The effect of blood volume contraction induced by a 4-week regimen of spironolactone (100 mg/day) or furosemide (40 mg/day) on the hepatic venous pressure gradient (HVPG), an indicator of portal hypertension, was evaluated in patients with cirrhosis and no ascites. In the spironolactone group (n = 15), HVPG decreased significantly from 16.5 +/- 0.9 mmHg (mean +/- S.E.M.) to 12.9 +/- 1.0 mmHg (P < 0.005) and total blood volume contracted significantly from 4338 +/- 231 ml to 4006 +/- 203 ml (n = 14, P < 0.01).
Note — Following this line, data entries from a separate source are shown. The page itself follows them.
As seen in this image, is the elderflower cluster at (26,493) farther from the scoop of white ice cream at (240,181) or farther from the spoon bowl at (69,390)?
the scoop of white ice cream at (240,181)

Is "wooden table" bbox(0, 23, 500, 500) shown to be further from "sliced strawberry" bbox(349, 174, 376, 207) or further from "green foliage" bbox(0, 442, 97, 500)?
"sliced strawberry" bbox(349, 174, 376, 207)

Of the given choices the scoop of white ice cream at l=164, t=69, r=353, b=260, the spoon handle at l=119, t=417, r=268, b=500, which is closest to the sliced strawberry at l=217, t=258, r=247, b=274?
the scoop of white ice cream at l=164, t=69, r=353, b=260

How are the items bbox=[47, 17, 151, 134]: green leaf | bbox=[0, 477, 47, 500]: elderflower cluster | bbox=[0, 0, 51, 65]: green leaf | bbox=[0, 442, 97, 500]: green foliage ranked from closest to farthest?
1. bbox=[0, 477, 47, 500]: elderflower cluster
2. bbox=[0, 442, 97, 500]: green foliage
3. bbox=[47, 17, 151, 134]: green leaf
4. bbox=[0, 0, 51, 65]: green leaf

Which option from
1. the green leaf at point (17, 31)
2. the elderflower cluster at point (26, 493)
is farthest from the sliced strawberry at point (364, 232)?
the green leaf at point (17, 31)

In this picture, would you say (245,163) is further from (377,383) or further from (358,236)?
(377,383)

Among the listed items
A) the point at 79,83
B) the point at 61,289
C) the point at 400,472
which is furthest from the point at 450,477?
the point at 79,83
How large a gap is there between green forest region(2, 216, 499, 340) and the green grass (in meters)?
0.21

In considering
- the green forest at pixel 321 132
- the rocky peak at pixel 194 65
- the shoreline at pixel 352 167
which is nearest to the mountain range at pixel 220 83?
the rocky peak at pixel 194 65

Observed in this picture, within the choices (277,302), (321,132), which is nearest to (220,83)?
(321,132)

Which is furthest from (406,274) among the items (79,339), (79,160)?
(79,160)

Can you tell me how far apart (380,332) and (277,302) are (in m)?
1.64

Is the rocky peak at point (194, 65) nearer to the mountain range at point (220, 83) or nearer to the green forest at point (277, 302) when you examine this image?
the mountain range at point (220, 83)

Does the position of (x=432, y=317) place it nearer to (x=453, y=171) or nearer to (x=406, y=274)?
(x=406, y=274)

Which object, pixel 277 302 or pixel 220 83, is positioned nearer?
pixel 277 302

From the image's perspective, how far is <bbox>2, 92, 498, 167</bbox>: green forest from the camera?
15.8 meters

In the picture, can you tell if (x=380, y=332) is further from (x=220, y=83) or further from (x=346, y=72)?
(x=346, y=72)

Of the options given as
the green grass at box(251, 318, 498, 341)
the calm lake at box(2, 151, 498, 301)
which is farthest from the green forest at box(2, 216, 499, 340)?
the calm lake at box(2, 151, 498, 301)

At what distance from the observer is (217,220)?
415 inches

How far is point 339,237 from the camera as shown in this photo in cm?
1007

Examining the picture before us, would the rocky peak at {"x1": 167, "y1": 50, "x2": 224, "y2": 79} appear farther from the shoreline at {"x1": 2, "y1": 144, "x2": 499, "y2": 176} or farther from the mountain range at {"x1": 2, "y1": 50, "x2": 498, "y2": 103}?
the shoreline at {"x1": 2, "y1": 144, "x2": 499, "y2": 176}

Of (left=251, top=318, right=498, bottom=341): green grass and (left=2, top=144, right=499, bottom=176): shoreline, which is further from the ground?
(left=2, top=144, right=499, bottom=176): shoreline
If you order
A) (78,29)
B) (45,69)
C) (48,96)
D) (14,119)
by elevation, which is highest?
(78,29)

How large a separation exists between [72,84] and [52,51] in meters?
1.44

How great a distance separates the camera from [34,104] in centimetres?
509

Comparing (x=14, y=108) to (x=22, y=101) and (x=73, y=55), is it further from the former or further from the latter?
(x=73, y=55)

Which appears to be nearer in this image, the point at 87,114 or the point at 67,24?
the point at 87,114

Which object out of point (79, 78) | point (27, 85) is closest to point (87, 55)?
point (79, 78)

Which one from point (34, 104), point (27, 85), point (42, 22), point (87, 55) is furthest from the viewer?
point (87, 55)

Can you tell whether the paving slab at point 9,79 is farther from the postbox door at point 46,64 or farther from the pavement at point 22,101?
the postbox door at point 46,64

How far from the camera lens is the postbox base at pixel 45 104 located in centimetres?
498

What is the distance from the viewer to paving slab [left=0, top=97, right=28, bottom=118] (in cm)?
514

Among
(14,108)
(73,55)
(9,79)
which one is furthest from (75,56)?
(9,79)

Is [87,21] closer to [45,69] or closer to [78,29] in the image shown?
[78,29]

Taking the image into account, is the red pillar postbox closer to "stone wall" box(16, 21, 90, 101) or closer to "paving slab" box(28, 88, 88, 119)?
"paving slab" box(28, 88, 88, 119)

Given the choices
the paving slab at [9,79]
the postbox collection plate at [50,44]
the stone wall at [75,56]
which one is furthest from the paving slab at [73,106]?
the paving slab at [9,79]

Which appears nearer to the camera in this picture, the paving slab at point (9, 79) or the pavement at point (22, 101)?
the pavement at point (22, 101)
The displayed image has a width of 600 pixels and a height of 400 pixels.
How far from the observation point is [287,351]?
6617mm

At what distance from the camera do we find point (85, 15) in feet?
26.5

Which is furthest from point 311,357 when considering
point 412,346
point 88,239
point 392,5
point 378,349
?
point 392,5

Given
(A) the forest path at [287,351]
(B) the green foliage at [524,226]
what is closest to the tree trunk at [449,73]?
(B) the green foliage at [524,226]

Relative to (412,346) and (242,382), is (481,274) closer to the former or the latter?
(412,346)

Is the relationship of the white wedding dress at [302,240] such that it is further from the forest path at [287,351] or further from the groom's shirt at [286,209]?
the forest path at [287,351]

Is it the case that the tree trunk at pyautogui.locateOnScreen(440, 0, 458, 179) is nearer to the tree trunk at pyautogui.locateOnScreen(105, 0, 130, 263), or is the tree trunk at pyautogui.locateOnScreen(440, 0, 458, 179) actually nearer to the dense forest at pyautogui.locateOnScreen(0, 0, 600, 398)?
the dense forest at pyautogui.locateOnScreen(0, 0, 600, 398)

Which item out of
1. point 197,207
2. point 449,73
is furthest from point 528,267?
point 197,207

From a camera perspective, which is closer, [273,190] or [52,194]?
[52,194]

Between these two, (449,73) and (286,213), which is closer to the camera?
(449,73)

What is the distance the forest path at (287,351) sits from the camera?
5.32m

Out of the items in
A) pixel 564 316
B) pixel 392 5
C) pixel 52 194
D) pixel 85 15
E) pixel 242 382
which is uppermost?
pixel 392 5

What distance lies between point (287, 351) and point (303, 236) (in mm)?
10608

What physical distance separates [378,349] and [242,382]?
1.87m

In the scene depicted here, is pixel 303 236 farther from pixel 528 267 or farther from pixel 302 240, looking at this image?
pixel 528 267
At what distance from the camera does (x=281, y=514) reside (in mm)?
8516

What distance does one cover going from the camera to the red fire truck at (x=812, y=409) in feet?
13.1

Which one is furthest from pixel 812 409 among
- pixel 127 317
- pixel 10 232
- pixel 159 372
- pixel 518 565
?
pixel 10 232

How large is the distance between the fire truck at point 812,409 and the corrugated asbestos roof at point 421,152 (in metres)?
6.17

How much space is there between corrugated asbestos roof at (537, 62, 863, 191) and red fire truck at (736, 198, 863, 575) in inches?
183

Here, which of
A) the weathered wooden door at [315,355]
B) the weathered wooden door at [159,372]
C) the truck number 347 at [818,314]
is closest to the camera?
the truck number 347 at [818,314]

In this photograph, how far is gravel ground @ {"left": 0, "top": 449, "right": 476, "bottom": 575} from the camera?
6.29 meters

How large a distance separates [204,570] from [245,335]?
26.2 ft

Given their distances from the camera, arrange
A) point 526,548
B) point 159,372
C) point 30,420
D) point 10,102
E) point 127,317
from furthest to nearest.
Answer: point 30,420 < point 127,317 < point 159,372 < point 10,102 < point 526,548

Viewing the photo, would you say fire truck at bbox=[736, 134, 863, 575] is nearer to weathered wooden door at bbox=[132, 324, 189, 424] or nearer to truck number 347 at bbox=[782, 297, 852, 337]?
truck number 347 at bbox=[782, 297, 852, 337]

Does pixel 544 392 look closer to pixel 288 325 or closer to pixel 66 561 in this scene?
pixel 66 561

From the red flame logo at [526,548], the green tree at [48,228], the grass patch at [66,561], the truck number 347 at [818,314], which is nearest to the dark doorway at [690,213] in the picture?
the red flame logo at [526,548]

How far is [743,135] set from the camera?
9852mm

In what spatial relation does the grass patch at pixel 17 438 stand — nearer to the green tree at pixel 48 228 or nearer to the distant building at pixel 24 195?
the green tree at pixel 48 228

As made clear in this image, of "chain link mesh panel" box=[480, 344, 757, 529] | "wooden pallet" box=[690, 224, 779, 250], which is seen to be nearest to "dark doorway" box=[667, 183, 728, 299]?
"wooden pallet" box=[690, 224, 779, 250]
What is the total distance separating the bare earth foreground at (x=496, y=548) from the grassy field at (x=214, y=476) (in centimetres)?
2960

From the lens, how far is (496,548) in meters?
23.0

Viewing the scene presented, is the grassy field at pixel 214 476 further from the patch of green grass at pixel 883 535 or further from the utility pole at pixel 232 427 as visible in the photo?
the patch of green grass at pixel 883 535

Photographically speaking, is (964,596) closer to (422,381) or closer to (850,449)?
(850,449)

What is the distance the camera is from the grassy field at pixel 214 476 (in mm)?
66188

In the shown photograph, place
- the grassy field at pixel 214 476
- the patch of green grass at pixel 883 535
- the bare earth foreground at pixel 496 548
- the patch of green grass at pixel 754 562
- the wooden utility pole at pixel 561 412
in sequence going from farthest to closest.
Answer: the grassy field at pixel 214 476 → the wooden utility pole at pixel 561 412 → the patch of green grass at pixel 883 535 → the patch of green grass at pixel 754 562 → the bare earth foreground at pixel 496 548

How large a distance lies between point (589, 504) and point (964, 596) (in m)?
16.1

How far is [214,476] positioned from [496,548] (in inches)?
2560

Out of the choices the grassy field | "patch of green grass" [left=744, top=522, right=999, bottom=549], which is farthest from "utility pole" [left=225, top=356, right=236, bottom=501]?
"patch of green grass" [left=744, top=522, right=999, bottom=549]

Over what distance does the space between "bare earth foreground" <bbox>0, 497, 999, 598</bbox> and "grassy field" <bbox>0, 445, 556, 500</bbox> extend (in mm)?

Although the HVPG changes did not correlate significantly with changes in measured total blood volume or in simultaneously determined systemic haemodynamics, a significant inverse correlation (r = -0.74, P < 0.01, n = 12) was found between the HVPG change and posttreatment plasma aldosterone levels, attesting to the effectiveness of spironolactone therapy in lowering HVPG. In the furosemide group (n = 10), neither HVPG (13.7 +/- 0.3 mmHg vs. 13.6 +/- 0.9 mmHg) nor total blood volume (4961 +/- 153 ml vs. 4964 +/- 162 ml) declined significantly. These results show that long-term administration of spironolactone to patients with cirrhosis and no ascites produced a significant reduction in HVPG that may have been due to gradual, sustained volume contraction. Thus, spironolactone may prove to be an effective treatment for portal hypertension in cirrhosis without ascites.